The overall aim of this project was to design, develop and demonstrate the highest average and peak power, Ultrashort-Pulse, Deep Ultraviolet Fiber Laser system. Our objective was to combine the robustness of a fiber laser with the production of deep UV radiation by fourth harmonic generation. By producing >100 MW class pulses with a M2<1.3 at a repetition rate of >100 kHz, such a system provides a new and unique capability for nonlinear optics, femtosecond (non-thermal) laser machining and other nonlinear phenomena. The deep UV output enables a host of processes resulting from the ability to achieve high irradiance with 4.7 eV photons. The development, theoretical description, and performance of the entire laser system including operation at the fundamental, 2nd, and 4th harmonics is described. While we could achieve an average power exceeding 5.4 W, pulse broadening in the UV resulted in lower peak power. Our highest average power while maintaining a peak power above 100 MW was 4.8 W at 100 kHz with 400 fsec pulses at 262 nm. To our knowledge, this is the highest peak power fiber laser system operating below 300 nm ever reported.

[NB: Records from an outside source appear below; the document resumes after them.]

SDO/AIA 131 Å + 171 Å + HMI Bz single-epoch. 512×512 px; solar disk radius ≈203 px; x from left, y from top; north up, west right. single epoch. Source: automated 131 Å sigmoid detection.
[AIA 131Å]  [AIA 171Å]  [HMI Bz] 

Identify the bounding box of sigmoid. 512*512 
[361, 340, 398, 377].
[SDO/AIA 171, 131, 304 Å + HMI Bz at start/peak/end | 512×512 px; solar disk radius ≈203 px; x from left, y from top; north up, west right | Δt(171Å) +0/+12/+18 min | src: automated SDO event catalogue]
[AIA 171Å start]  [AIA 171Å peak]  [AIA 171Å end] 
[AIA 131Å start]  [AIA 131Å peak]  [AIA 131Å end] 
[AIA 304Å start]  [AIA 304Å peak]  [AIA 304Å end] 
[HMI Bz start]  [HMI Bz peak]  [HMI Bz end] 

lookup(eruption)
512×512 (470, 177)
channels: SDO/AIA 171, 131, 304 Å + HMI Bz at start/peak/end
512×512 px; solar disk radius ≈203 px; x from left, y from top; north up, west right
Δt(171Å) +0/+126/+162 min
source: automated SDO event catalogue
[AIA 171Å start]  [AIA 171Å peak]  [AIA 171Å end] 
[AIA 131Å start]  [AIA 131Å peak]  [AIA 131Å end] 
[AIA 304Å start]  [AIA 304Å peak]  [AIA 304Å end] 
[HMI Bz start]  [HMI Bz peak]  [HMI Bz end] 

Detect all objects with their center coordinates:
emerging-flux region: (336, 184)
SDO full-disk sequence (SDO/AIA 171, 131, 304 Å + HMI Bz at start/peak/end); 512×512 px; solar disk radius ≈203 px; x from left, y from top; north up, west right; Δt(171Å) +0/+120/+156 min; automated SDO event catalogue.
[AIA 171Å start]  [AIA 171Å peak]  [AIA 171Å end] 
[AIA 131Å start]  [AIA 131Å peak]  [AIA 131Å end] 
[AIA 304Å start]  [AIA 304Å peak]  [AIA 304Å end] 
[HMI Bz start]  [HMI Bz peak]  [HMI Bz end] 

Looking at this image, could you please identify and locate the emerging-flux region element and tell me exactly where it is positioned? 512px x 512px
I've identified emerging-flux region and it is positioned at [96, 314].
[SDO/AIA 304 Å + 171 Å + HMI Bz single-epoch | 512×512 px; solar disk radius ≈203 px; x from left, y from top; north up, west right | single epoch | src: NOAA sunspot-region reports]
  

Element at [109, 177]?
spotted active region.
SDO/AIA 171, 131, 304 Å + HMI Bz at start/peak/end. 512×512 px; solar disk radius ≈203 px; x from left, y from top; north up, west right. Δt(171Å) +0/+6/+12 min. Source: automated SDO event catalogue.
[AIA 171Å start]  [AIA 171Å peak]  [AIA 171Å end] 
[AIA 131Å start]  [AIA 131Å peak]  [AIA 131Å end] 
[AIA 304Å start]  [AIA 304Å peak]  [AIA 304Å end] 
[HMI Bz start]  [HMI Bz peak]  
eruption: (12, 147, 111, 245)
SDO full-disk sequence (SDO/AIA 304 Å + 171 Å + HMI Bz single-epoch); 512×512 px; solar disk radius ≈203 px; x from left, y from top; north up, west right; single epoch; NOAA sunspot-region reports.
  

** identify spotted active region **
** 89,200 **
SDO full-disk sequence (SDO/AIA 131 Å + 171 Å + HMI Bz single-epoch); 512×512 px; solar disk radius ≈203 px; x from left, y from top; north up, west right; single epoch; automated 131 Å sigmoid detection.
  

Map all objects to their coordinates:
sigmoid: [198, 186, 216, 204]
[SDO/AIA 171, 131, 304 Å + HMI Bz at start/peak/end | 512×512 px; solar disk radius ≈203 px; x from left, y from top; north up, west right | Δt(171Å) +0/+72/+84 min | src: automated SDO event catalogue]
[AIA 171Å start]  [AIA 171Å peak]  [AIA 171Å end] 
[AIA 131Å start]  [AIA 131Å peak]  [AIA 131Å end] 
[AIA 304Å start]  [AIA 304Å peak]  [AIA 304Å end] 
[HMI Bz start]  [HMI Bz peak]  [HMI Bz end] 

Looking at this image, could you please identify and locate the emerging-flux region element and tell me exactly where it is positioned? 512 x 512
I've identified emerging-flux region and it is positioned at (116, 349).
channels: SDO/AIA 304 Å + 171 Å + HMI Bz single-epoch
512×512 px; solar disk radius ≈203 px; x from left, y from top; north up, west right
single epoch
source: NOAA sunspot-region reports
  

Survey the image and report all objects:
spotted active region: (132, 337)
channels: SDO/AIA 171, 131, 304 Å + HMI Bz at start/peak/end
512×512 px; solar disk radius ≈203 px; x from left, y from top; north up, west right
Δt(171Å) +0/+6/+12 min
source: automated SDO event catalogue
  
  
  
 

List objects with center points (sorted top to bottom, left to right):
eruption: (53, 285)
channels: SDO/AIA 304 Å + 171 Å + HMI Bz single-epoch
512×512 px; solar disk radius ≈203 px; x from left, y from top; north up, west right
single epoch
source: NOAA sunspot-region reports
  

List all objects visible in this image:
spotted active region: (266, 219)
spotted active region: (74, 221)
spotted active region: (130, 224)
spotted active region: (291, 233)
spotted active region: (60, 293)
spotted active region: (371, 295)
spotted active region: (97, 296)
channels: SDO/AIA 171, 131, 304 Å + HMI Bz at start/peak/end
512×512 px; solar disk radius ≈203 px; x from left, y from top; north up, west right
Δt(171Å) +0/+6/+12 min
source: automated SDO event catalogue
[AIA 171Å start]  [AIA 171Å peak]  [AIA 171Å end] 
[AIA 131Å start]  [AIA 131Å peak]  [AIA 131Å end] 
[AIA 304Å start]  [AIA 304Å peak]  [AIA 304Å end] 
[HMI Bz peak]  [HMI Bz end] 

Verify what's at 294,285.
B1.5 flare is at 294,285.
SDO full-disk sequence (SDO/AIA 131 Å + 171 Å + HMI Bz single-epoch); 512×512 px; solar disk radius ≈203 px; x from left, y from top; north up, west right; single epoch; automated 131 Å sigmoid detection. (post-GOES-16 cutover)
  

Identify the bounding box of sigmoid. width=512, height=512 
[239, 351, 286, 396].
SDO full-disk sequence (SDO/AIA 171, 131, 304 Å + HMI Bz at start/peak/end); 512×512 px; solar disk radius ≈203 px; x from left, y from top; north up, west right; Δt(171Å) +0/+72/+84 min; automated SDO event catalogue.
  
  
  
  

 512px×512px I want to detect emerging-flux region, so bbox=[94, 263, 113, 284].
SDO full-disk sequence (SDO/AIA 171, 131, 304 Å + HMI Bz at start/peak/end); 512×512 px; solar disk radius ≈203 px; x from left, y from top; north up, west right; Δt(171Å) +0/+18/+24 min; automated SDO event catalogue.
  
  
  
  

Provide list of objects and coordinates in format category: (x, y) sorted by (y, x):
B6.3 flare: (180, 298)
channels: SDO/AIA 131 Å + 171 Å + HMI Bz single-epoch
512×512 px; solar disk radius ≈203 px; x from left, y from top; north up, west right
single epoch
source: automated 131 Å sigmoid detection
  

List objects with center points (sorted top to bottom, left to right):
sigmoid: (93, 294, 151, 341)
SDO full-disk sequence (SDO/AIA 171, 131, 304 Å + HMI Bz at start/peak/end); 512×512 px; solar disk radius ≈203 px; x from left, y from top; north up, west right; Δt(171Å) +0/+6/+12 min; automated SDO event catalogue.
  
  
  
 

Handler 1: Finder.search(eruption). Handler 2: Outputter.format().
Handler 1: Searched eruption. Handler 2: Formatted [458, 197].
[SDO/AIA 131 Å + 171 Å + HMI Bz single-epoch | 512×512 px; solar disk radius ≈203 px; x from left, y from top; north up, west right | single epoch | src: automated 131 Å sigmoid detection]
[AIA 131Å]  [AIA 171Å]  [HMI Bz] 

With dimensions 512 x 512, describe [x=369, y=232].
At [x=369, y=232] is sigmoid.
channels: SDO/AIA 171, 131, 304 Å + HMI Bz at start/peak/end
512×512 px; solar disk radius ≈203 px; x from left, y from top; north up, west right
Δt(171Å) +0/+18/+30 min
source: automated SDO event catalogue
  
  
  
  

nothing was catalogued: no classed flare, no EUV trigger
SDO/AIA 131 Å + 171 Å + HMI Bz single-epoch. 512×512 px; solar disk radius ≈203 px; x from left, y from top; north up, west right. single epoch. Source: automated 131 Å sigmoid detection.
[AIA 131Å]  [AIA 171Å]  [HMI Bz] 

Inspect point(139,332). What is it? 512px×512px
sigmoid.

Initial beam quality was excellent but would degrade after minutes of operation due to the formation of color centers. A number of limitations were observed including two-photon absorption (giving rise to color centers), self-phase modulation, continuum generation and filamentation. These phenomena are investigated and the impact on achieving an operational system are discussed.

The first two chapters of this thesis outline the system as a whole and give a comparison to solid state lasers using bulk gain material. Chapter 3 starts with the fiber seed oscillator that begins the chirped-pulse amplification (CPA) system. It presents all the starting parameters for modeling the pulse train and seed characteristics as well as spectral bandwidth etc. Design considerations at 1030nm vs 1047nm for the CPA system are discussed. Chapter 4 presents theory, modeling and simulation of fiber dispersion and amplification including the use of photonic crystal amplifiers. Chapter 5 discusses compressor design. This includes various compressor grating mounting schemes and analysis and comparison of different compressor options. Chapter 6 focuses on harmonic generation at 2w and 4w as well as crystal selection and phase matching analysis. Decisions between critical and noncritical phase matched harmonic generation is considered. Various crystals are also considered and an analysis of BBO, LBO and CLBO is presented for nanosecond and femtosecond pulses. The remaining chapters provide experimental measurements of pulse train, laser output power, pulse spectrum, pulse duration, etc. Experimental measurements are compared to numerical models throughout.